@FolhaS:
True and funny story that may be helpful to you:
I found that knowing how to do that stereotypical french laugh, that "hon hon hon hon", actually helps a bit to get the prononciation/accent down.
Then you mix it with their song (you know, every language has a song/rythmn), which I guess you're already learning with those radio shows, and the rest is memorizing vocabulary.
My challenge right now, besides the always present getting more vocabulary and training the verbs conjugation, is hearing the subtleties when people are just talking.
If I happen to catch a bit of news or maybe a ted-talk in french I can usually follow, since those people are speaking in carefull and enunciated manner but outside of that it still gets tricky.
Kinda like understanding the Queen's English and then hearing people from south-london or Scottland speak, there's a whole new learning curve.
Yeah you don't often meet people with that clean newscaster speech. But yeah i try to pick up on how it flows, but i imagine that even if i try to immerse myself and work at it for a few years i'll still have a thick horrible that the natives can poke fun at. Like haha he said large throaty noise when it's supposed to be medium throaty noise, what an oaf.
@Nilitch:
Anyway, I've been learning German for over a year now. And it's probably the hardest thing I've ever done beside studying philosophy. The grammar is so damn complicated, and for some reason the sentences have to be written backwards… Silent letters in French are really nothing compared to German grammar though.
That's pretty much exactly what i've been sitting here thinking about French.
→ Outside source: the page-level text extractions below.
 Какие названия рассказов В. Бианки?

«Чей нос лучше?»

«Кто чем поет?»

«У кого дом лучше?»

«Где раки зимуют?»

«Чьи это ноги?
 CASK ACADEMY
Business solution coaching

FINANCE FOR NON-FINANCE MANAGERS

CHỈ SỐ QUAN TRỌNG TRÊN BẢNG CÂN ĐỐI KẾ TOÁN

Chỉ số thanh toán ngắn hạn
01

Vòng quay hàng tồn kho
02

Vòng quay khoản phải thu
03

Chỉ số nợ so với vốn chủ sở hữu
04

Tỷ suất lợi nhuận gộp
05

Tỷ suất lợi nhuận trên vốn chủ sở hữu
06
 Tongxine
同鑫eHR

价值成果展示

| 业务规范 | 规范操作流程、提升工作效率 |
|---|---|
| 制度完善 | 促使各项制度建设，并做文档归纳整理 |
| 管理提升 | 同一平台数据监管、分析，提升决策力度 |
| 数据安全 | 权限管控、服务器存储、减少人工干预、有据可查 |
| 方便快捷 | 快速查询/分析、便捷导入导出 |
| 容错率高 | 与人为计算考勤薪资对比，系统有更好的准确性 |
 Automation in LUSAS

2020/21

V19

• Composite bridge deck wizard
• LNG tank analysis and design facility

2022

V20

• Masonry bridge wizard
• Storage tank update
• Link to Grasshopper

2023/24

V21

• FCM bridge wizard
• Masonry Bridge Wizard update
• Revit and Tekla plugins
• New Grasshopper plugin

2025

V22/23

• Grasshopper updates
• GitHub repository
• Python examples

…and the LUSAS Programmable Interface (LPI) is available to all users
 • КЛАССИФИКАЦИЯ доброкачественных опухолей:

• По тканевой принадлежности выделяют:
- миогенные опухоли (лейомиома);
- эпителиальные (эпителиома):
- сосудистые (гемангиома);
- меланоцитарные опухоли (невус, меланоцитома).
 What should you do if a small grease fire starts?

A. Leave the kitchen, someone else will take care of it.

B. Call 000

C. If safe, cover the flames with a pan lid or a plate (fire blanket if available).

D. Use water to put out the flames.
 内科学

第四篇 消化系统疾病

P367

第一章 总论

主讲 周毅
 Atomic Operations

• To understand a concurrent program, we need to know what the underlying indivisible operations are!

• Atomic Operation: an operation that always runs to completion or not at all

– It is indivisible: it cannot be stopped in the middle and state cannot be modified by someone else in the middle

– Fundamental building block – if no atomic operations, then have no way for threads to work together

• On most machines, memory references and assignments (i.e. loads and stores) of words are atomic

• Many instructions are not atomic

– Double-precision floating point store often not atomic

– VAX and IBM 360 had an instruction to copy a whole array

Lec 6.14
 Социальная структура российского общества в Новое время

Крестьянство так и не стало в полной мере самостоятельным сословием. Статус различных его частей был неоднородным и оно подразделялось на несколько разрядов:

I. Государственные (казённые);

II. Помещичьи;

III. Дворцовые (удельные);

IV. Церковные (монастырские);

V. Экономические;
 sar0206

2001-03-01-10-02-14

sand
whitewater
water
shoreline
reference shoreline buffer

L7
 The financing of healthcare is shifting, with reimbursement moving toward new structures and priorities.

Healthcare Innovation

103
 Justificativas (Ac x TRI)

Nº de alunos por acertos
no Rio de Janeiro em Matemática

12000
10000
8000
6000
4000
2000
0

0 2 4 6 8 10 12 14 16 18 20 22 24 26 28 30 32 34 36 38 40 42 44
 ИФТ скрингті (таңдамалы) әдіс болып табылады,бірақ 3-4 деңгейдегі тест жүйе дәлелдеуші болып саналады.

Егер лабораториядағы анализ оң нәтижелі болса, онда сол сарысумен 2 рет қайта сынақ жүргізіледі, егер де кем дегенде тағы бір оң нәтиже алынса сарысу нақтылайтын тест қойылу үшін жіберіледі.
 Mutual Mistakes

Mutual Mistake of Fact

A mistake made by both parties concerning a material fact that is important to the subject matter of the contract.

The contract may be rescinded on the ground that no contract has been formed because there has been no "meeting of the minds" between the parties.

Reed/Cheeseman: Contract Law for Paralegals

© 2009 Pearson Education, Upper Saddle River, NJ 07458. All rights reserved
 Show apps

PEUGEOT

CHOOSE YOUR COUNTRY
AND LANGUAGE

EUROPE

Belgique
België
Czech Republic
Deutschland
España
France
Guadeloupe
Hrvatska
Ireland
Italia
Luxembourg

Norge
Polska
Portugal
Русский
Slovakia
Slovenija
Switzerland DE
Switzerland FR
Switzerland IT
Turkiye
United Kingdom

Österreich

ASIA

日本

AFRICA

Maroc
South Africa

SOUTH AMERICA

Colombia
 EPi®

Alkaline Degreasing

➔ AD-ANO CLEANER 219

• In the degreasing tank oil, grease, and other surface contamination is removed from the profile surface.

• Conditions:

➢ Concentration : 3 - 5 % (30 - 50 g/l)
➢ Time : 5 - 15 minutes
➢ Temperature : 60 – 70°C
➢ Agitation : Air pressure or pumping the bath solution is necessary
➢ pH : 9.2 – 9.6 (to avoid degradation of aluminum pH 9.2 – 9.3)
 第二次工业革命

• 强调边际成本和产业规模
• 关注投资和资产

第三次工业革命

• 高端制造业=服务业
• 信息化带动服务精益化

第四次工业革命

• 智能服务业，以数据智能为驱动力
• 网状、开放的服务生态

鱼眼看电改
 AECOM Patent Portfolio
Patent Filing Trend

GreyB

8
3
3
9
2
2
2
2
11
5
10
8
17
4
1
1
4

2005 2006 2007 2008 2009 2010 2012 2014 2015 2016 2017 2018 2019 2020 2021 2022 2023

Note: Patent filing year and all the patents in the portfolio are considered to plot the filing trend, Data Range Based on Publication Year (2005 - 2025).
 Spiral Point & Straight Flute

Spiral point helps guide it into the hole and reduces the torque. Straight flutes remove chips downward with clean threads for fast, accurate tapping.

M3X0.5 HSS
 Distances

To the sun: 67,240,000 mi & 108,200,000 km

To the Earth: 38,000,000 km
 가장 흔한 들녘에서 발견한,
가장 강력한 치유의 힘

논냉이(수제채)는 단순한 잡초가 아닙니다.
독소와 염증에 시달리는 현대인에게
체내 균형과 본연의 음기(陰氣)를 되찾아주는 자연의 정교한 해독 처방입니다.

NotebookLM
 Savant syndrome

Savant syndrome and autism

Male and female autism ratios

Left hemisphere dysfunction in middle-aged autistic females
Like i don't mind it that much, it just feels strange to start from the back.
@Nolus:
I wonder… at what point can a person say they speak a language? I'd certainly, with confidence say that I speak English and Hungarian, but I'm a little hesitant about Swedish or Finnish. I could probably be able to navigate in an unfamiliar place using these languages, but I'm not proficent in them in any way.
My personal definition is when you can make use of the language without thinking about it.
Like if you can go thru a day and do that with minimum effort then dude you speak the langauge.
@brockhampton:
Catalan and Spanish as mother tongues, English at a Bachelor's degree in English Studies graduate level で は 今 日本語 を 勉強して いる。
Huh. So Catalan is a whole 'nother language huh.
I thought it was a dialect or something. Talk about a knowledge gap.